## Exercise directions
Drop the pictures and repeat the remaining data exactly.

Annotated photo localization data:
┏━━

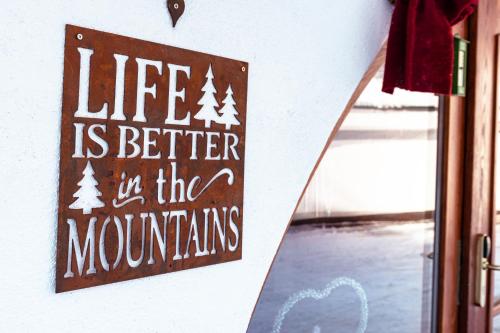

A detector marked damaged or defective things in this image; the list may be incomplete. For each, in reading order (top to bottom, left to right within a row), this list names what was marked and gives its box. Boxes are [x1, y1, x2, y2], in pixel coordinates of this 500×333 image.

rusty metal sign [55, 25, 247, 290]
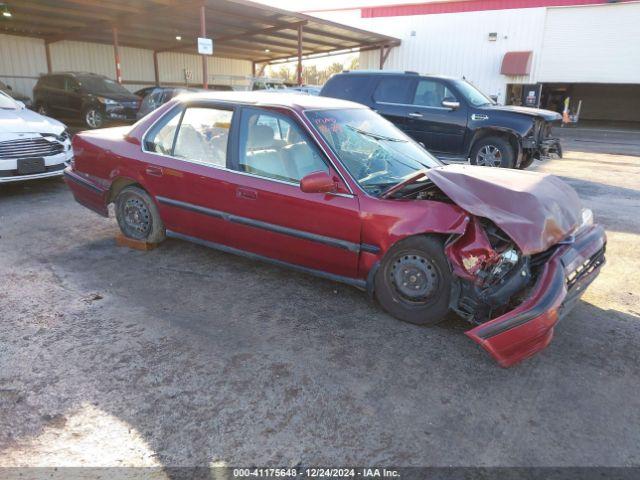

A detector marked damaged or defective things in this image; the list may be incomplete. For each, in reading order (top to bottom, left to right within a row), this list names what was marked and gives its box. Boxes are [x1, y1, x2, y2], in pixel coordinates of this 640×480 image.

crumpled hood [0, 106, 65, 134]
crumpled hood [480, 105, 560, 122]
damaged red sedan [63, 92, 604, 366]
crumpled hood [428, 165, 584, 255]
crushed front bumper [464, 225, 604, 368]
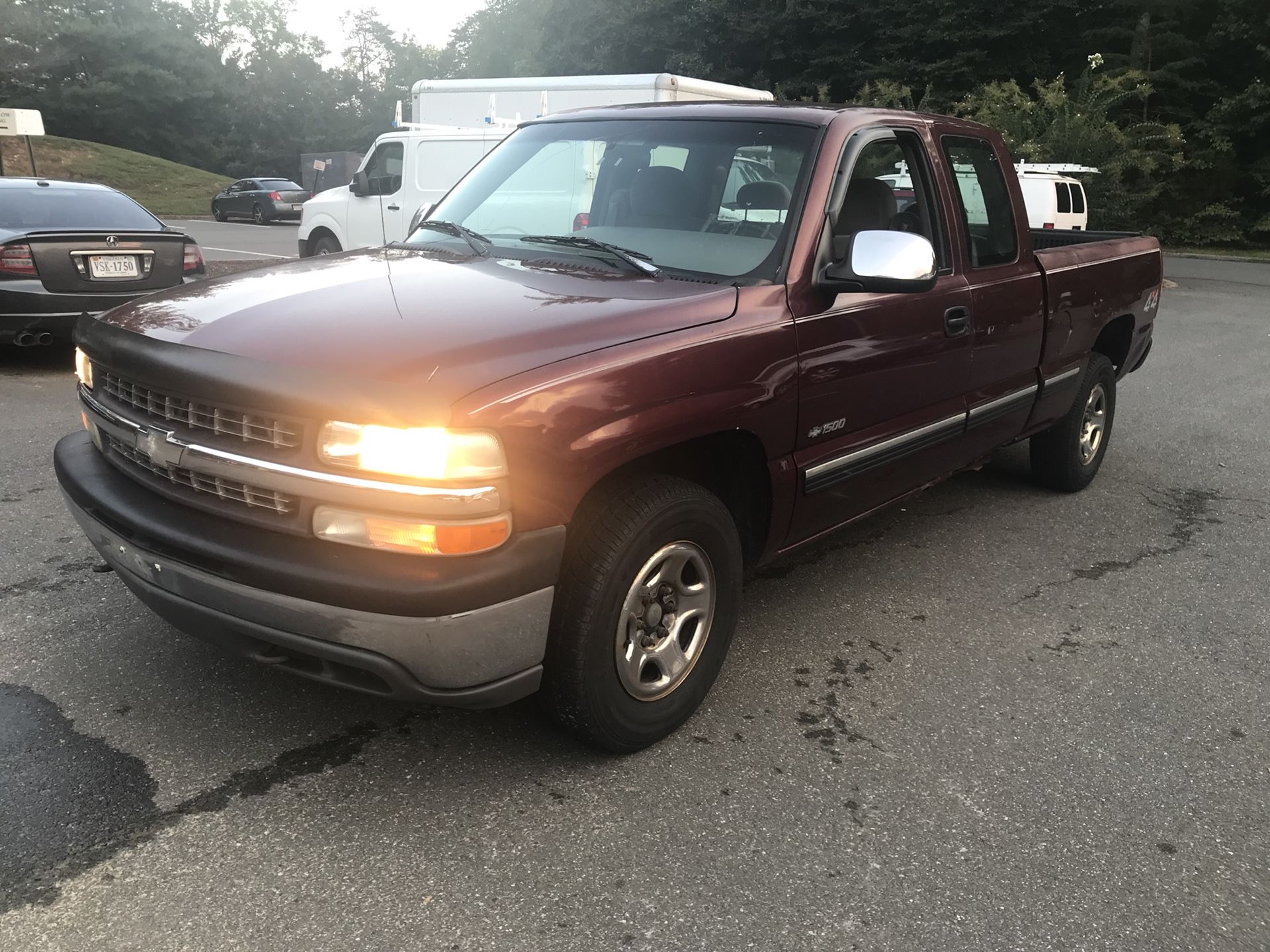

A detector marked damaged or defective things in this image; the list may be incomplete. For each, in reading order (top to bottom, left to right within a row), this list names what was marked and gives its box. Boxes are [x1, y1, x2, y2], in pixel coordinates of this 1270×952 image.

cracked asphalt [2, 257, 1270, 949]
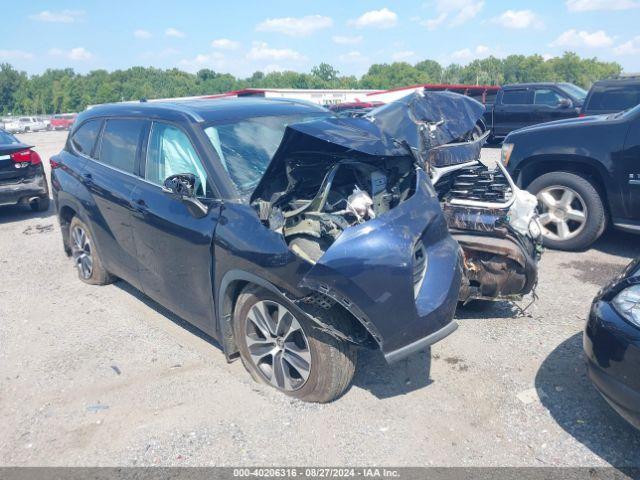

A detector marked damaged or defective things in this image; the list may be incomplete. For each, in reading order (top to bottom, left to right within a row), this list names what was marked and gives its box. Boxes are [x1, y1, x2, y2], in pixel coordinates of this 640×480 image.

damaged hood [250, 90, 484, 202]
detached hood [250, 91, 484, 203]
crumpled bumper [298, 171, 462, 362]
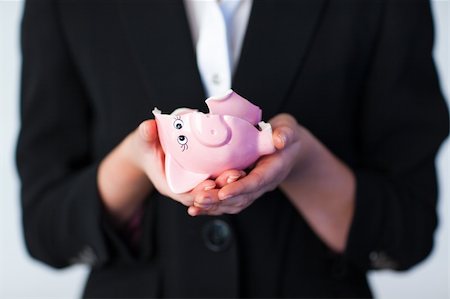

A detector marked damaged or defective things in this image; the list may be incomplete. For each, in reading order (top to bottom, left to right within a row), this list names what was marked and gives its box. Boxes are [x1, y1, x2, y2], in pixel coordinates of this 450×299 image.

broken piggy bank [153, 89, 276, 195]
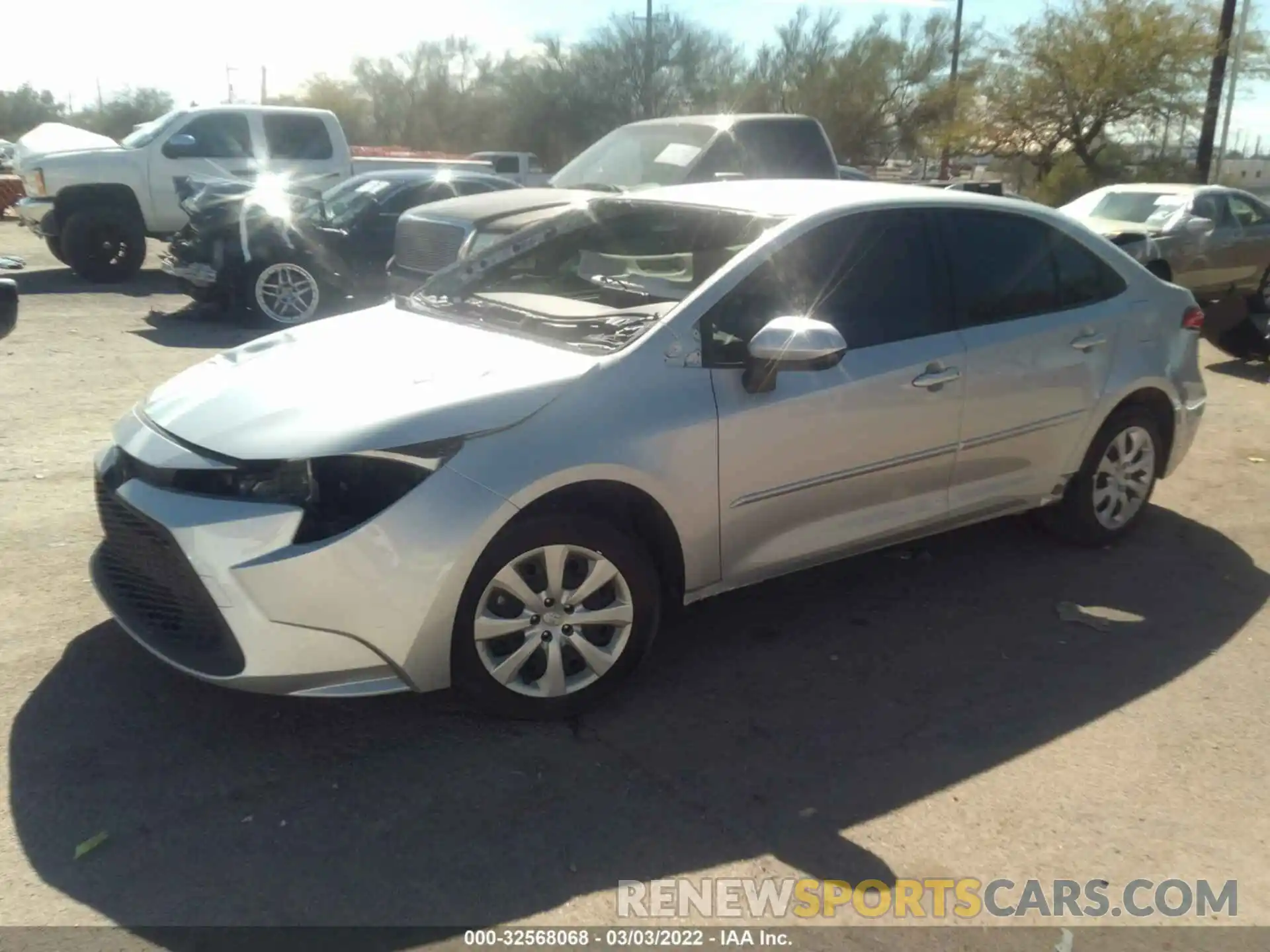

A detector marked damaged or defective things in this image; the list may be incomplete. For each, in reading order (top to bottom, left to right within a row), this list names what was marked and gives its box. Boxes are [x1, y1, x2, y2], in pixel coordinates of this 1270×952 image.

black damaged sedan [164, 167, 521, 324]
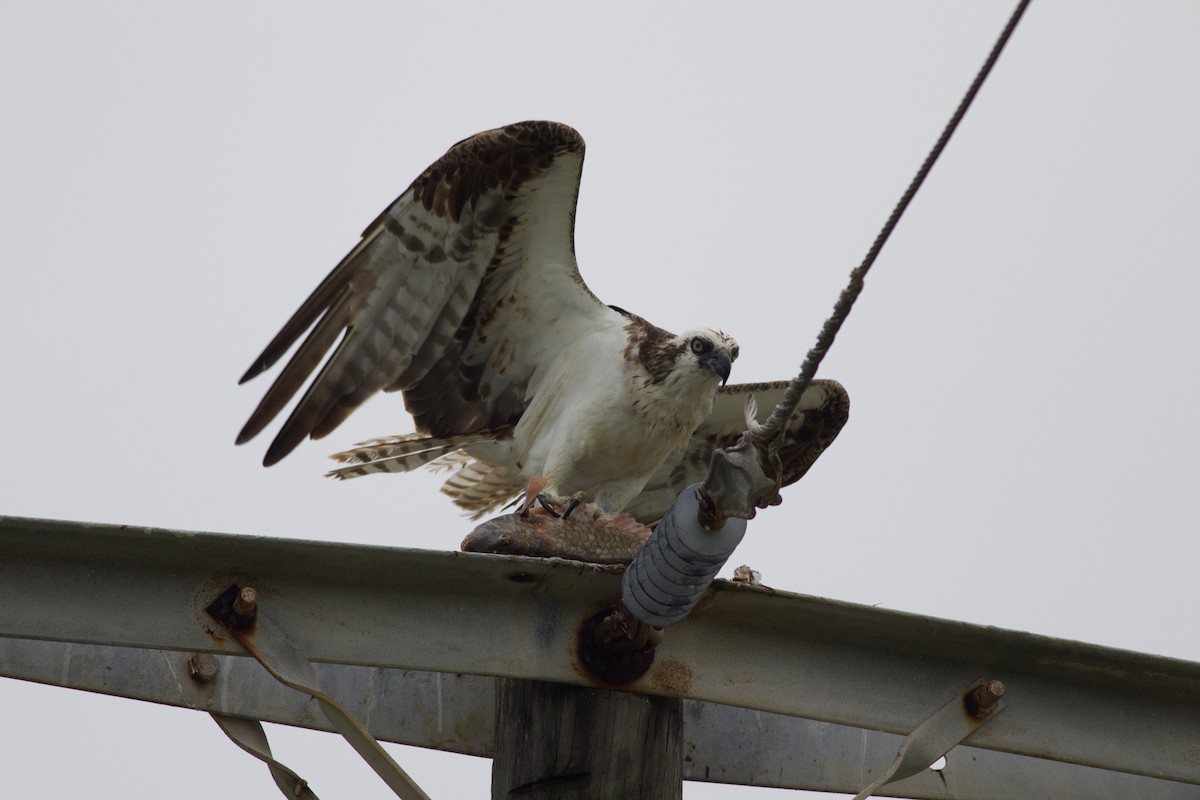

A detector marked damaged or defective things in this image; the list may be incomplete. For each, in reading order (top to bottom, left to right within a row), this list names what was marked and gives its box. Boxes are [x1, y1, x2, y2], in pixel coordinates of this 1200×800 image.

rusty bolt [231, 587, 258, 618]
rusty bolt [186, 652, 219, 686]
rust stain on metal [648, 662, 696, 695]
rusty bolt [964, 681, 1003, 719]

┗━━

## Exercise answer
A detector marked damaged or defective things in this image; the list may be incomplete. For each, in reading order (top to bottom, left to right within a row), this list names what was marked and gives its box. Boxes are [x1, y1, x2, y2], in pixel coordinates of this 500×333 image.

rusty metal sign [55, 25, 247, 290]

A detector marked damaged or defective things in this image; the list may be incomplete. For each, in reading order (top to bottom, left to right within a row), this list names what was marked and gives its box. Boxes are [x1, y1, x2, y2], in pixel coordinates of this 640×480 image.

crumpled hood [0, 106, 65, 134]
crumpled hood [480, 105, 560, 122]
damaged red sedan [63, 92, 604, 366]
crumpled hood [428, 165, 584, 255]
crushed front bumper [464, 225, 604, 368]

A detector marked damaged or defective things in this image; the list may be incomplete. For each, in reading order (top to bottom, left to right within a row), this list names what was marked and gives its box. Boxes are [x1, y1, x2, y2], in pixel coordinates of this 1270×952 image.

cracked asphalt [2, 257, 1270, 949]

A detector marked damaged or defective things in this image; the list may be incomplete. For each, in reading order (top to bottom, left to right within a row), this list names what was marked and gives its box. Boxes are [x1, y1, x2, y2], in pixel coordinates of this 640×480 image.

damaged hood [250, 90, 484, 202]
detached hood [250, 91, 484, 203]
crumpled bumper [298, 171, 462, 362]

A detector marked damaged or defective things in this image; the list may be incomplete. For each, in reading order (top to bottom, left to right within a row), this list names what was marked and gives its box. Boxes are [x1, y1, x2, y2], in pixel coordinates of this 450×299 image.

broken piggy bank [153, 89, 276, 195]

A detector marked damaged or defective things in this image; the list may be incomplete. For each, in reading order (top to bottom, left to right within a row), this list names what was marked and gives its box. Boxes are [x1, y1, x2, y2], in pixel coordinates of this 1270×952 image.

black damaged sedan [164, 167, 521, 324]

A detector marked damaged or defective things in this image; the list may be incomplete. For each, in reading order (top to bottom, left to right within a row), this list names what was marked and gives its box. Boxes are [x1, y1, x2, y2], in pixel coordinates of this 1200×800 image.

rusty bolt [231, 587, 258, 618]
rusty bolt [186, 652, 219, 686]
rust stain on metal [648, 662, 696, 695]
rusty bolt [964, 681, 1003, 719]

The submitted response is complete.